◆ **DESCRIPTION OF THE TASK**:
Can you rewrite the items from the line with "At what distance from" up to and including the line with "48.3 inches", replacing "green grass" with "lawn grass" and leaving everything else unchanged?

*** DATASET RECORDS ***

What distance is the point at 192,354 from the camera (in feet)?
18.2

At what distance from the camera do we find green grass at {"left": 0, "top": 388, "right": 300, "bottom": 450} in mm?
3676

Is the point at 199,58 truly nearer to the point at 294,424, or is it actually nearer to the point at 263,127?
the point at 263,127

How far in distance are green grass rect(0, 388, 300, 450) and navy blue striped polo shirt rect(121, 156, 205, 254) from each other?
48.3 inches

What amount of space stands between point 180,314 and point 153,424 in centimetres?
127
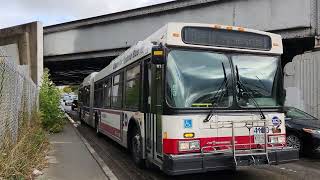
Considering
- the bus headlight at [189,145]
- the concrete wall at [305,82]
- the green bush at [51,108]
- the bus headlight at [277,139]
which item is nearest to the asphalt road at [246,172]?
the bus headlight at [277,139]

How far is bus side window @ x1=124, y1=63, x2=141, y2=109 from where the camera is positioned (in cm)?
1069

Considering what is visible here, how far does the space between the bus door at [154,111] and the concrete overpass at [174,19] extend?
11961 millimetres

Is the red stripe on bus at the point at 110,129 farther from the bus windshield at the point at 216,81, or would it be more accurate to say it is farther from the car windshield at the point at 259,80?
the car windshield at the point at 259,80

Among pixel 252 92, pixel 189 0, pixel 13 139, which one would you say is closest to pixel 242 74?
pixel 252 92

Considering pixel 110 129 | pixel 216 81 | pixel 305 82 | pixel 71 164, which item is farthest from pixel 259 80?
pixel 305 82

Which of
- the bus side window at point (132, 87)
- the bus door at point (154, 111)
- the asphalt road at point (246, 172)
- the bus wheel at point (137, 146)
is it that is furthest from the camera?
the bus side window at point (132, 87)

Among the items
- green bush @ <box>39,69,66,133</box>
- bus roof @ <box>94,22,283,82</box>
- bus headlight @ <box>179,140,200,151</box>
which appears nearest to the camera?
bus headlight @ <box>179,140,200,151</box>

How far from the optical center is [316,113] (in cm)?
1852

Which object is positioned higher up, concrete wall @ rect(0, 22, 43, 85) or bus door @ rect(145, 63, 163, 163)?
concrete wall @ rect(0, 22, 43, 85)

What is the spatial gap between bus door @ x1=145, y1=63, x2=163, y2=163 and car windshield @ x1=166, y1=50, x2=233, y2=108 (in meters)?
0.26

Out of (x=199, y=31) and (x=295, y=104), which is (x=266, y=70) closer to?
(x=199, y=31)

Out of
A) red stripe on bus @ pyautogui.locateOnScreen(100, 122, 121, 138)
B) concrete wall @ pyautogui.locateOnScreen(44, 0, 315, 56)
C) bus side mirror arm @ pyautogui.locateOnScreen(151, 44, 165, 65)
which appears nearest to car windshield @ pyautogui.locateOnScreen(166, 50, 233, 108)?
bus side mirror arm @ pyautogui.locateOnScreen(151, 44, 165, 65)

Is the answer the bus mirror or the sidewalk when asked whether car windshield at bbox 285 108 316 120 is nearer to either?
the sidewalk

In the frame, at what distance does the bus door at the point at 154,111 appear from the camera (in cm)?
857
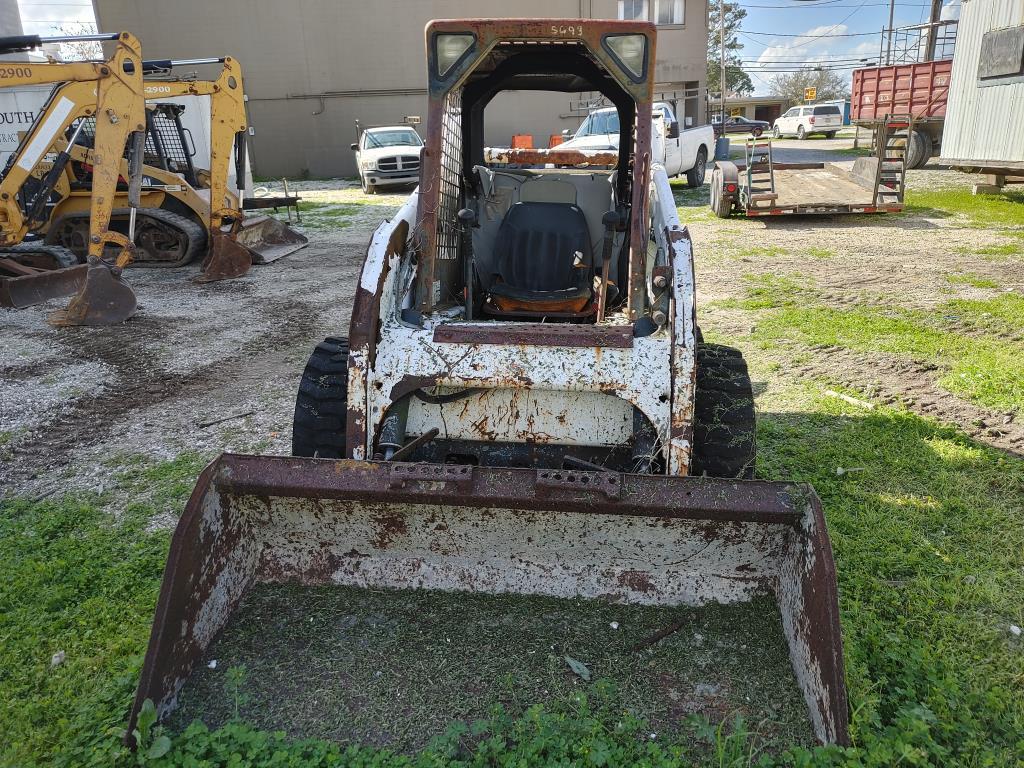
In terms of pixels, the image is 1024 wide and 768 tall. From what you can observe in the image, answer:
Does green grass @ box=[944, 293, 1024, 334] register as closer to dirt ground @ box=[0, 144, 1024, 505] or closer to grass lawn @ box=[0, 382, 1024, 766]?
dirt ground @ box=[0, 144, 1024, 505]

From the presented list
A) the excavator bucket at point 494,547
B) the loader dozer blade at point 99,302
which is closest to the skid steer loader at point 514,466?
the excavator bucket at point 494,547

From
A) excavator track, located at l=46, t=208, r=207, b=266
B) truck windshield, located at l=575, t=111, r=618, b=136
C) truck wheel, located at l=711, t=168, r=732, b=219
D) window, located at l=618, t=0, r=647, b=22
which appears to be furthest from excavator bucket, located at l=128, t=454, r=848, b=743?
window, located at l=618, t=0, r=647, b=22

***

◆ **ANSWER FOR THE TASK**:
At what distance from the camera do we find lawn grass at {"left": 0, "top": 388, "right": 300, "bottom": 450} in mm?
3676

Is the point at 199,58 truly nearer to the point at 294,424, or is it actually nearer to the point at 263,127?
the point at 263,127

How far in distance are lawn grass rect(0, 388, 300, 450) and navy blue striped polo shirt rect(121, 156, 205, 254) from each other?
48.3 inches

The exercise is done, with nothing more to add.